The North and the South had been divided for many years over the issue of slavery. The Southern economy was based largely upon cotton, which was grown on large farms called plantations. Enslaved African Americans did most of the work on the plantations. The Northern economy relied more on manufacturing and used paid workers.
Neither the North nor the South wanted the other’s ideas to spread to U.S. territories in the West. Northern states wanted to stop the spread of slavery. But Southern states believed that the U.S. government did not have the right to decide whether slavery should be allowed in a state or territory.
Several political compromises had averted civil war but failed to settle the slavery issue. For example, the Missouri Compromise of 1820 allowed Missouri admission as a slave state and Maine as a free state, with slavery prohibited from then on in territories north of Missouri’s southern border. Such compromises highlighted the sectional divisions over slavery.
Dred Scott, an enslaved African American, had resided in slave states (Virginia and Missouri) as well as in a free state (Illinois) and a free territory (the Wisconsin Territory). He ultimately sued for his freedom on the grounds that his residence on free soil had liberated him from the bonds of slavery.
Abolitionists aided Scott’s effort. Francis Murdoch, for example, helped launch the lawsuits of Scott and his wife, Harriet Scott.

Effects

The U.S. Supreme Court’s ruling in the Dred Scott case struck down the Missouri Compromise as unconstitutional, maintaining that Congress had no power to forbid or abolish slavery in the territories.
The doctrine of popular sovereignty as articulated in the Kansas-Nebraska Act (1854)—whereby the people of each federal territory would have the power to decide whether the territory would enter the Union as a free or a slave state—was also invalidated by the ruling.
The opinion of Chief Justice Roger B. Taney further declared African Americans were not and could never be citizens of the United States.
The Supreme Court’s denial of Scott’s plea immediately became a violently divisive issue in national politics.

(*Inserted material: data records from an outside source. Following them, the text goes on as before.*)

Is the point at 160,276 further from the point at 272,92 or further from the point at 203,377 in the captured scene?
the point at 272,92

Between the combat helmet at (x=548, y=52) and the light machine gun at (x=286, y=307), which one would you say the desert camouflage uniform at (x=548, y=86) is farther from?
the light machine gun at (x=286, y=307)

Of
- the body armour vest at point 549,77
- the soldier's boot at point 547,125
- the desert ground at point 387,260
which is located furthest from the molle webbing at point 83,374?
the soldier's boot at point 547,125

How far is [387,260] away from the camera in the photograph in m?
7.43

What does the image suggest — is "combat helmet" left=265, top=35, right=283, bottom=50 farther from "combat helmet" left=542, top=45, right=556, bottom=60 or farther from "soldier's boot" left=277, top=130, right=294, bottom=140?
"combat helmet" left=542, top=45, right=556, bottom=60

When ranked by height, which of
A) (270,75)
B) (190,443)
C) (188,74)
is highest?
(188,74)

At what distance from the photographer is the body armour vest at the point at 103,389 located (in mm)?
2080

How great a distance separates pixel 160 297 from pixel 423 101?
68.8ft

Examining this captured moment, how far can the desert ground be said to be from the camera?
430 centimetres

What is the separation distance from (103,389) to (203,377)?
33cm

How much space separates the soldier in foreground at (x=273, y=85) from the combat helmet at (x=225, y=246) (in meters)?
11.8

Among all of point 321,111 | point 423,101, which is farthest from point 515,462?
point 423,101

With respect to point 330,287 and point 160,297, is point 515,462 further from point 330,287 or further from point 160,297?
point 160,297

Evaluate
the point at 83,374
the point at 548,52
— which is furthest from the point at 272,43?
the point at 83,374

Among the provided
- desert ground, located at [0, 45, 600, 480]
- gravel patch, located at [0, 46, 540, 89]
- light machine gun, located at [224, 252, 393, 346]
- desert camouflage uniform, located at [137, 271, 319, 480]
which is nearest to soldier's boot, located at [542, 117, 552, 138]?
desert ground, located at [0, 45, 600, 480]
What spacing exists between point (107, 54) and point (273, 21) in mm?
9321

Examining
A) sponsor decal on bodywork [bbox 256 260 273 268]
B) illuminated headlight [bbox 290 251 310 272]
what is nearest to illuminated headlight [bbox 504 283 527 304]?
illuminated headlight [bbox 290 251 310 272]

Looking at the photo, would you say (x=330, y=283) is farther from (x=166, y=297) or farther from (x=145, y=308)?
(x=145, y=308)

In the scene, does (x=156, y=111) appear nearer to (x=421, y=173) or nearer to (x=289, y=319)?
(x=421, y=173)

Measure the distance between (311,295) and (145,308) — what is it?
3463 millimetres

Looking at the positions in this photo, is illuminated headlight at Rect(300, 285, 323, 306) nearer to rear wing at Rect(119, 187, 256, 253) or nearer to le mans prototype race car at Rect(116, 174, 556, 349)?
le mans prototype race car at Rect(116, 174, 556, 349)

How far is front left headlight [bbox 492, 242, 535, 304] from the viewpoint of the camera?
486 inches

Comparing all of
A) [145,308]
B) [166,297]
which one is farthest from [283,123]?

It provoked outrage in the antislavery North. At the same time the ruling was celebrated in the South. “The Southern opinion upon the subject of Southern slavery,” trumpeted one Georgia newspaper, “is now the supreme law of the land.” The Dred Scott decision thus increased tensions and pushed the country closer toward the outbreak of the American Civil War (1861–65).
The decision also brought about the destruction of the reputation of Chief Justice Taney, who is remembered now almost solely for the blatantly proslavery decision he wrote and for his demeaning comments about African Americans. When Taney died in 1864, he was roundly denounced and vilified in the North, with Republican Senator Charles Sumner of Massachusetts predicting that “the name of Taney is to be hooted down the page of history.”
Despite the ruling, many Northern courts and politicians rejected the Dred Scott decision as binding. In several states legislatures resolved to prohibit slavery in any form from crossing onto their soil and enacted legislation freeing slaves passing within their borders.
After the American Civil War Congress, in 1865, passes the Thirteenth Amendment to the Constitution formally ending slavery in the United States.